Porsche ‘Pulling out All the Stops’ for Mission E

The company wants to make up ground it feels like it lost to electric rival Tesla.

They are getting serious out there in Stuttgart my friends. In an interview on Porsche’s site, Albrecht Reimold, member of the executive board for production for Porsche, revealed that the company is “Pulling out all the stops” when it comes to the Mission E. That’s Porsche’s electric car project set for production as soon as next year.

The launch of the Mission E is part of a larger upgrade process for Porsche known as “Zuffenhausen 2020.” Part of the process involves expanding the Zuffenhausen plant to increase the capacity of the high-tech factory. In the past, the factory only built the 911 but now the plant cranks out all of the two-door sports cars, including the 718 Cayman. Soon it will accommodate production of the Mission E.
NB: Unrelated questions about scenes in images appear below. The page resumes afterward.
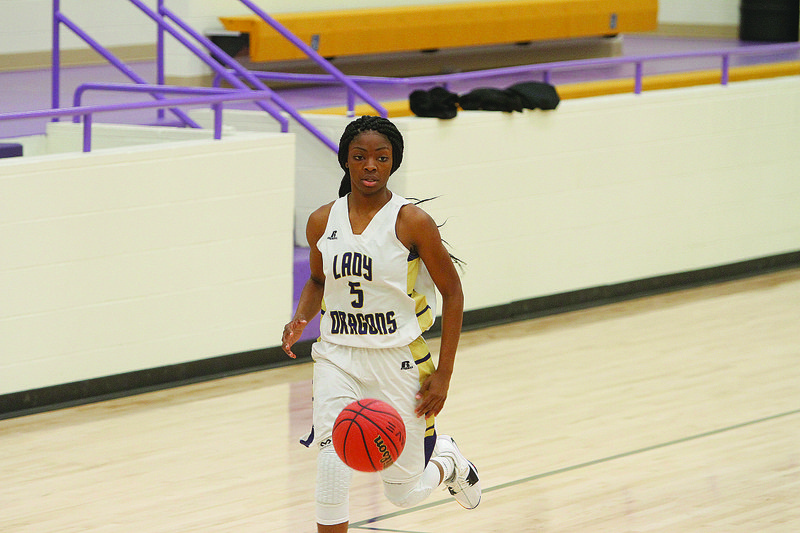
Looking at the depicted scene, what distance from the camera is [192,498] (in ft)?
17.4

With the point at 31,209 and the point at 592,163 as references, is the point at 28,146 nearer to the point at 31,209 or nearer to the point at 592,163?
the point at 31,209

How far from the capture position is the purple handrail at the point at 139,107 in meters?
6.37

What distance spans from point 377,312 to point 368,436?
419 mm

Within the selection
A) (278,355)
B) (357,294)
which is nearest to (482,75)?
(278,355)

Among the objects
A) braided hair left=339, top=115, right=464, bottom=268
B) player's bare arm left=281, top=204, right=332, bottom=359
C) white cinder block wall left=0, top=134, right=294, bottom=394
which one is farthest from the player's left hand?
white cinder block wall left=0, top=134, right=294, bottom=394

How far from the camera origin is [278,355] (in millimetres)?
7684

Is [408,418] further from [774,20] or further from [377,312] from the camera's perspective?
[774,20]

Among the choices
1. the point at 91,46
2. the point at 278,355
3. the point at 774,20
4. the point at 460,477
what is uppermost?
the point at 774,20

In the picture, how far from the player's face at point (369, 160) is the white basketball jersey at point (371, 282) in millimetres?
113

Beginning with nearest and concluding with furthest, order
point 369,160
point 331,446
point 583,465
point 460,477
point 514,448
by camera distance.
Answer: point 369,160, point 331,446, point 460,477, point 583,465, point 514,448

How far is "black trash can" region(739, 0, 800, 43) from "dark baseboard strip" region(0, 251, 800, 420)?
277 inches

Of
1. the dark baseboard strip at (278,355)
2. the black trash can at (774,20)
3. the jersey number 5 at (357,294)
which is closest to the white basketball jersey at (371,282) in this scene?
the jersey number 5 at (357,294)

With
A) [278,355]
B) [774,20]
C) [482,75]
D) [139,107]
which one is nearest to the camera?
[139,107]

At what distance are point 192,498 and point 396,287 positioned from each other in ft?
5.65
That means Porsche had to strip down some existing factory space to make room for the new tooling needed for production of the upcoming electric vehicle. The initial production equipment for the Mission E will be brought into the factory early this year, with the finishing piece set to come in next year.
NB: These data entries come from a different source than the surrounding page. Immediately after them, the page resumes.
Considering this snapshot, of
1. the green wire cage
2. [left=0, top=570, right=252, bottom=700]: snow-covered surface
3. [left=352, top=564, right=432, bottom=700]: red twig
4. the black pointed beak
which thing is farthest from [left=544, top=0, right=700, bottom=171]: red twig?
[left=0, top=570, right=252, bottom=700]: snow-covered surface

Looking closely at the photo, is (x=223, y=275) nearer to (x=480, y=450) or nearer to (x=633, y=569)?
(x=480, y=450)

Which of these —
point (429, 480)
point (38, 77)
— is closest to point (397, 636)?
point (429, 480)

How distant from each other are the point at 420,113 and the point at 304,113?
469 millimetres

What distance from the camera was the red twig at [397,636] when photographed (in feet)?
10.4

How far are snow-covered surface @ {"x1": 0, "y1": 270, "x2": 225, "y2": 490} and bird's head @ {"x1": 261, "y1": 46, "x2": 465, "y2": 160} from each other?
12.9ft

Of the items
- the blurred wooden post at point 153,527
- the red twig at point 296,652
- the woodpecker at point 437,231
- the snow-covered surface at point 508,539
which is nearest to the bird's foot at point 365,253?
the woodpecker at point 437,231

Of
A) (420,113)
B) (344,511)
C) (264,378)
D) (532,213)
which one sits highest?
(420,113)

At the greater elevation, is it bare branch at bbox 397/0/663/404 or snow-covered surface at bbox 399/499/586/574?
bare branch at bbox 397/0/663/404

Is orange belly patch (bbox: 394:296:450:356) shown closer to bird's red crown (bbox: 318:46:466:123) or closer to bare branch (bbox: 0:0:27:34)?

Reimold said that the company is already cranking out the first Mission E prototypes. It’s planning a production lifecycle for the first generation Mission E of about five to seven years. He left open the possibility for more than one generation of Mission E, saying, “For the moment we are focusing on the first generation. The iconic 911 is now in its seventh generation, with countless derivatives. Our creativity knows no limits and, naturally, we are also considering derivatives for Mission E. But one thing at a time.”

He also said that there is a possibility of other brands using the same platform and electric motors for their vehicles. Porsche is laser-focused on the success of the Mission E, planning on annual production of 20,000 units. “We believe in the success of Mission E. That means that we are pulling out all the stops to develop the required volumes to meet our own sales requirements. We are happy to pass on our technology, but I can’t foresee any free production capacity at the moment.”

The interview covers a wide range of topics including automation in factories, the possibility of U.S. or Chinese production, and the environmental impact of the Zuffenhausen plant. It’s worth a quick look on the Porsche site.